Thursday, November 11, 2004

Kushner in Khicago

Tony Kushner, author of the acclaimed play-then-HBO miniseries Angels in America visited the Windy City last night, with a rather intellectual conversation for what I'm sure was a somewhat baffled audience in the lovely Winter Garden of the Harold Washington Library. The event was sponsored by Nextbook, which is dedicated to promoting Jewish culture to the public, and the mediator was a professor of Yiddish at Columbia, but Kushner did his best to focus his conversation not just on Judaism but also on how he as an agnostic (!) feels about America and American secularism.

I think his efforts slightly dispelled the nachus that was originally projected his way, but not as much as one might expect, which says a lot for the crowd. There was no small amount of Bush-bashing, I need hardly add.

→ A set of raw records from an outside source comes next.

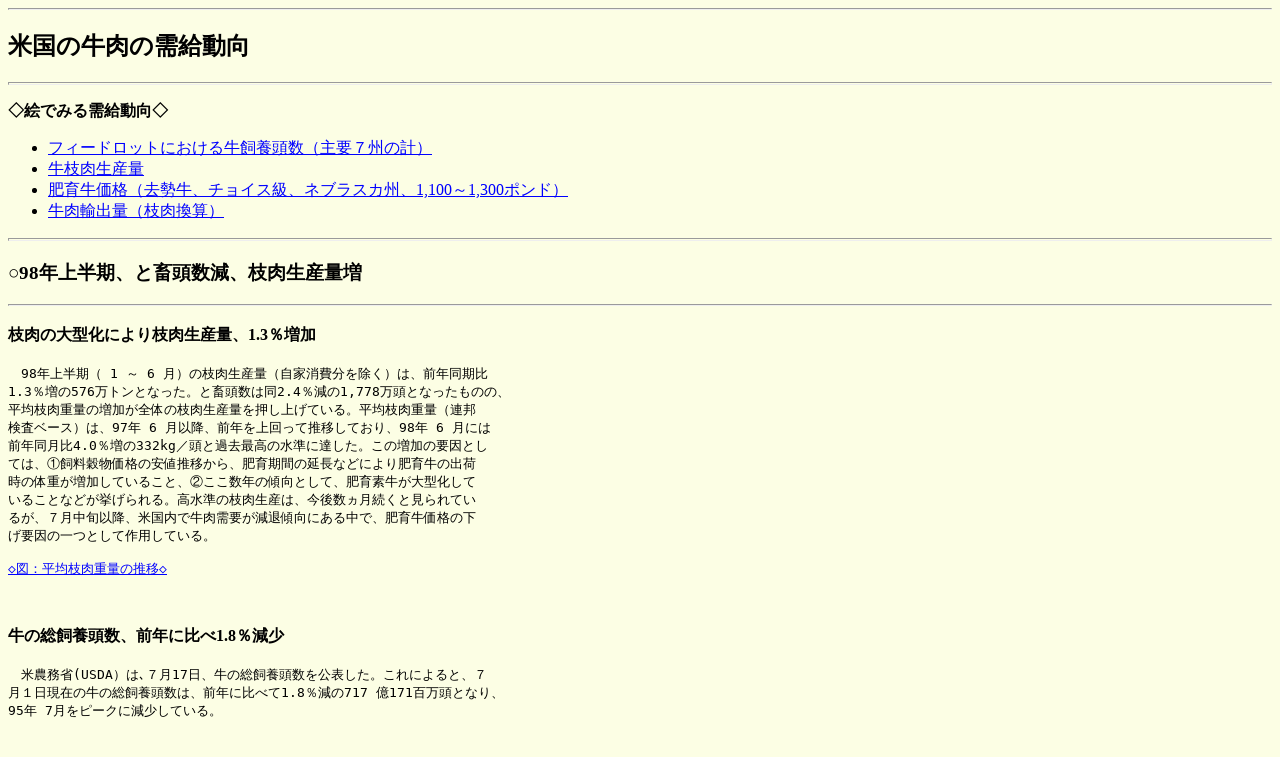

--- FILE ---
content_type: text/html
request_url: https://lin.alic.go.jp/alic/month/fore/1998/sep/beef-us.htm
body_size: 2541
content:
<!DOCTYPE HTML PUBLIC "-//IETF//DTD HTML//EN">
<html>
<!-:/alic/month/fore/1998/sep/beef-us.htm-:需給動向 米国の牛肉の需給動向 －畜産の情報（海外編）平成10年９月号-:>

<head>
<meta http-equiv="Content-Type"
content="text/html; charset=x-sjis">
<meta name="GENERATOR" content="Microsoft FrontPage 2.0">
<title></title>
</head>

<body bgcolor="#FCFEE4" text="#000000" link="#0000FF"
alink="#FF0000">

<hr>

<h2><b>米国の牛肉の需給動向</b></h2>

<hr size="3" align="left">

<p><b>◇絵でみる需給動向◇</b> </p>

<ul>
    <li><a href="be-us01.gif">フィードロットにおける牛飼養頭数（主要７州の計）</a>
    </li>
    <li><a href="be-us02.gif">牛枝肉生産量</a> </li>
    <li><a href="be-us03.gif">肥育牛価格（去勢牛、チョイス級、ネブラスカ州、1,100～1,300ポンド）</a>
    </li>
    <li><a href="be-us04.gif">牛肉輸出量（枝肉換算）</a>
    </li>
</ul>

<hr size="3" align="left">

<h3><b>○98年上半期、と畜頭数減、枝肉生産量増</b></h3>

<hr>

<h3><font size="3">枝肉の大型化により枝肉生産量、1.3％増加</font></h3>

<pre>
　98年上半期（ 1 ～ 6 月）の枝肉生産量（自家消費分を除く）は、前年同期比
1.3％増の576万トンとなった。と畜頭数は同2.4％減の1,778万頭となったものの、
平均枝肉重量の増加が全体の枝肉生産量を押し上げている。平均枝肉重量（連邦
検査ベース）は、97年 6 月以降、前年を上回って推移しており、98年 6 月には
前年同月比4.0％増の332kg／頭と過去最高の水準に達した。この増加の要因とし
ては、①飼料穀物価格の安値推移から、肥育期間の延長などにより肥育牛の出荷
時の体重が増加していること、②ここ数年の傾向として、肥育素牛が大型化して
いることなどが挙げられる。高水準の枝肉生産は、今後数ヵ月続くと見られてい
るが、７月中旬以降、米国内で牛肉需要が減退傾向にある中で、肥育牛価格の下
げ要因の一つとして作用している。

<a href="be-us05.gif">◇図：平均枝肉重量の推移◇</a>


</pre>

<h3><font size="3">牛の総飼養頭数、前年に比べ1.8％減少</font></h3>

<pre>
　米農務省(USDA）は､７月17日、牛の総飼養頭数を公表した。これによると、７ 
月１日現在の牛の総飼養頭数は、前年に比べて1.8％減の717 億171百万頭となり、
95年 7月をピークに減少している。

<a href="be-us06.gif">◇図：牛の総飼養頭数の推移◇</a>

　更新用の肉用未経産牛は、同5.7％減の757百万頭となっており、キャトルサイ
クルが上昇に転じる兆しは、この時点では全く見られていない。繁殖雌牛の頭数
減を受けて、子牛の生産も減少しており、98年の子牛生産頭数（推定値）は、前
年比2.1％減の3,790万頭になると見込まれている。これは、70年以降最低の水準
となっており、前述した枝肉大型化の影響はあるものの、今後の枝肉生産量が減
少に向うのは確実と見られる。

<b>牛の総飼養頭数（98年７月１日現在）</b>
<img src="be-us07.gif" width="356" height="199">
　資料：USDA/NASS「Cattle」
　　注：１）500ポンド以上
　　　　２）500ポンド未満の子牛


</pre>

<h3><font size="3">枝肉生産量の減少は99年から</font></h3>

<pre>
　98年の枝肉生産量について､USDAの７月時点の需給予測では、前年比0.4％減と
されていたが、171月時点の予測では前年をわずかに上回る1,169万トンに上方修
正された。99年については、同7.5％減の1,081万トンとしており、枝肉生産量の
本格的な減少は99年からと見られている。

</pre>

<hr>

<pre><a href="index2.htm"><font size="3">元のページに戻る</font></a><font
size="3">

</font></pre>
</body>
</html>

In any case, Kushner had some interesting comments on his work, on writing, and politics, and he went out of his way to have a conversation with everyone in the bookline. He's a really nice guy.

"Being Jewish taught me how to be gay" he said in response to my question about his comfort making parallels between the Jews as a minority and homosexuals as a minority. And he turned a Marxist corner that I hadn't expected, but should have, talking about how the "oppressed must stand together."

And, he confided later, he tried to get into the U of C, but he got rejected. So there you have it. A brilliant man, with brilliant works that ooze with the play of ideas and politics, and we didn't let him come play in our intellectual sandbox. Shame.

Still, if you have the time, read one of his plays, or better, check out Angels in America on DVD. It is, after all, a gay fantasia!